For them, it was true. They fell in love all over again. And before they passed, they fell in love with the city and its namely state. After I finished high school and headed to college, they shipped off to Poughkeepsie just to be closer to their new love of old.
One night they must have been walking down Broadway, in love with themselves and the idea of each other, and in love with the new city, when through a window they laid their eyes upon a snow globe encompassing the entirety of that wondrous place. They traversed back another thousand miles and gave me New York City and its snow, all contained in a twelve-dollar crystal ball. They knew I would love it.

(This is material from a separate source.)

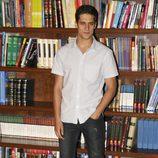 Martín Rivas posa como el joven Marcos en la serie 'El Internado'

But they didn't know I was spiritually at the edge of a cliff above the city, watching them dance under the tree and the iron forest of Manhattan and the brilliant moon. Neither did I know whether or not they had actually ever done this. Nor did it matter. It's what I believed lived on in the snow globe.
They knew not of what I knew, and I knew not of their life away from me and Martin. The stars had no knowledge of the the sun, which was unaware of its countenance reflecting off of the moon, and I had yet to gain anything from having lived.
For once in some long while, I felt as if I was looking upon my mother and my father the way they had so looked upon me in my youth: with great pride, overwrought with devotion. Though, I could not help but take on the mood that followed.
The growing sunlight weakened the vision of New York in my head, and with an untrimmed nail, I traced the discolored ring of skin, seemingly cemented upon my hand, trapped between a weak end finger and my exquisite parting words to her.
When would the color fade? When, again, would I blend? When would the sun stop shining?
Somewhere along the weight of the day, I had drifted up into my attic, yanked the chain hanging from the light above, and found the old cardboard box labeled "Remy's Things." It held the globe that still, in turn, had not loosened its grip on just one moment of a New York City winter, where snow drifted down in rotations over Rockefeller Center.
As I sat in bed with my back leaning against the headboard, I shook the souvenir. And snow fell on that bright autumn morning in St. Louis.